OK, that chant can stop now. First, the anger and frustration. Let’s start with the obvious. The World Cup is not the Gold Cup and with the U.S. in desperate need of an attacking option in their round of 16 match with Belgium, Jurgen Klinsmann left himself scant options well before boarding the plane for Brazil.
Jozy Altidore was probably 50 percent, Aron Johannsson did not perform well in relief of Altidore in the U.S.’s first group stage match against Ghana. All that was left was wonder-poacher Chris Wondolowski of San Jose Earthquake and 2013 Gold Cup fame.
Now, scapegoating is cheap and easy when it comes to a demoralizing result in a sporting contest.
We’ve all failed, and probably on way smaller stages than a match with a worldwide audience, so to lay the U.S.’s loss at the feet of a 31-year old striker who had a penchant for scoring goals for his country (five goals at the 2013 Gold Cup) seems harsh.
Still, Wondo’s miss in the dying embers of regulation against Belgium is hard to stomach:
So was Clint Dempsey’s in extra time. Images you’d like to photoshop in your mind. Change the aspect ratio and therefore the outcome. A comeback from 2-nil down in extra time would have been exhilarating. But such is football. Such is life.
— Kyle Clark (@KyleClark) July 1, 2014
Yeah, what he said.
In the end, it must be said that Klinsmann mismanaged his World Cup team selection and his use of Wondolowski—a man clearly overmatched by the weight of the moment—against Belgium was unfortunate.
Only the Italians know how to win a World Cup without dominant strikers and Klinsmann’s decision to not bring Landon Donovan (or some other dude like Julian Green) to the party proved to be fateful.
Once the USA hype machine gets going, bad things usually happen. So while it’s great that more Americans finally gave soccer a chance this World Cup, the borderline jingoism was starting to get annoying.
The grapes are always a bit sour after a defeat like this, but there is hope that the U.S. will be further along in four years time when the Cup moves to Mother Russia. Klinsmann may have his shortcomings but his blueprint is in place, and he helped create a furor around his team by exceeding global expectations.

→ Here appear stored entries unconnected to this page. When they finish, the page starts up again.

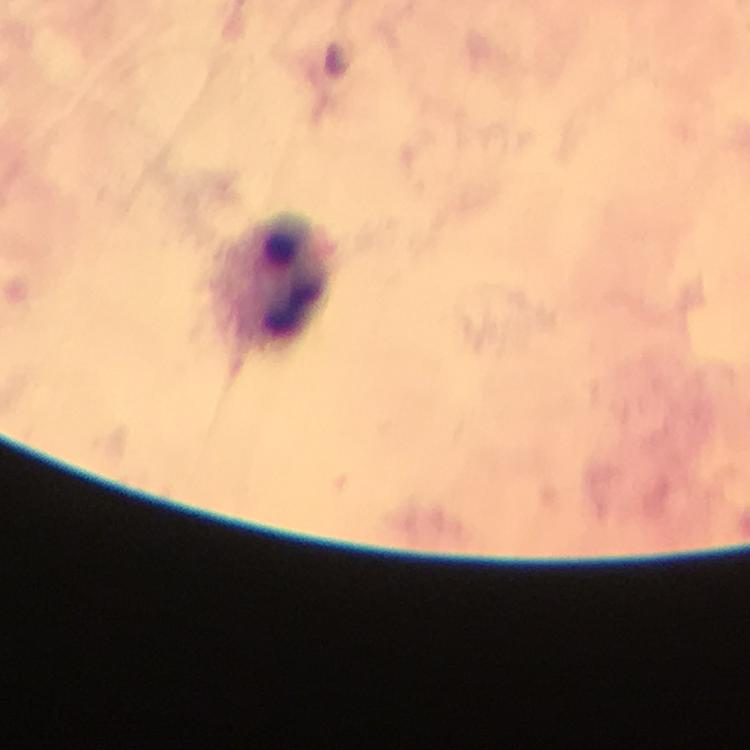

Approximate centers as {x, y} in pixels.
Summary:
  - Leukocyte locations: {279, 281}
  - Plasmodium parasites: none detected
  - Image size: 750×750 pixels
  - Preparation: thick smear
  - Immersion oil: used
  - Context: from a malaria diagnostic workup
  - Magnification: 100x
  - Stain: Giemsa
  - Cropped from: a single field of view
  - Capture: smartphone mounted on the microscope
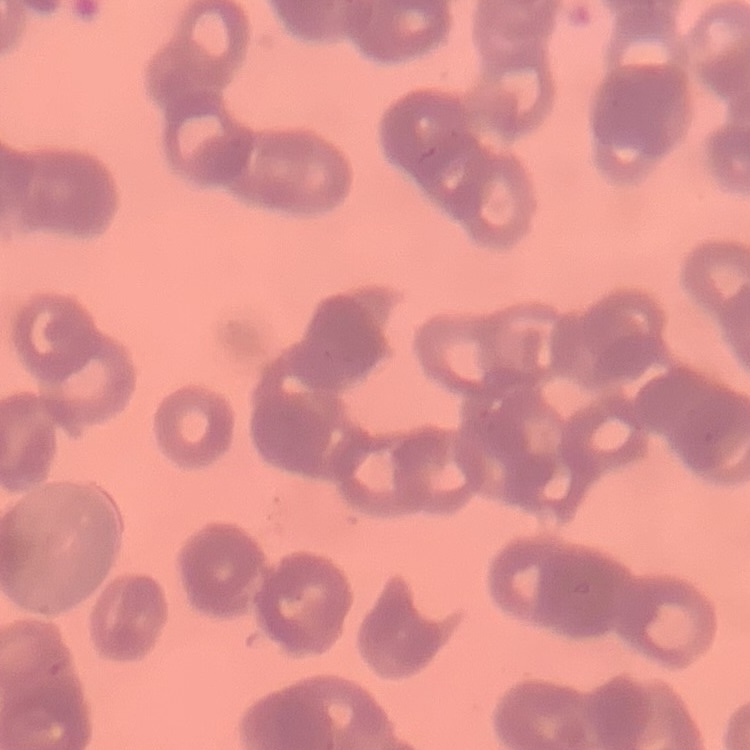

Klinsmann’s insistence that his players play at top clubs in Europe (or elsewhere) in order to compete on the world stage holds gallons of water. In the defining match of the Cup for Team USA, most of his MLS-based players looked a step behind or ineffective.
Sadly this applies to Michael Bradley (Toronto FC), Clint Dempsey (Seattle), Wondolowski (San Jose Earthquakes) and even Matt Besler (Sporting Kansas City) who played admirably all tournament long but was outchallenged by Romelu Lukaku, allowing him to play the ball in for Kevin De Bruyne’s goal and was beaten again on Lukaku’s decisive second goal in extra time.
Bashing MLS is also convenient, but you can’t necessarily blame American players for wanting to play in their domestic league, even if it is cut-rate by world standards.
However, this is the mentality that needs to change in the American soccer mind if the nation ever wants to really compete for a World Cup title. The MLS is not there yet and probably will never be a top league. It is a destination for aging European and South American stars and a decent breeding ground for young American talent, but it can’t hold a match to the EPL, La Liga or the Bundesliga.
America’s best players must play against the best in the world at the club level. If they don’t, Team USA will never ascend past the quarterfinal of a World Cup (the U.S. managed this feat in 2002).
The World Cup cycle always seems longest immediately after your favorite team gets sent home. The next stage in American soccer fandom will be to watch the rest of the tournament and marvel at the teams that are still in it.
While the U.S. outlasted sides like England, Italy and Spain, the party is over for now. It’s time to simply enjoy the rest of the World Cup ride and hope it’s a longer one for your national side in four years’ time.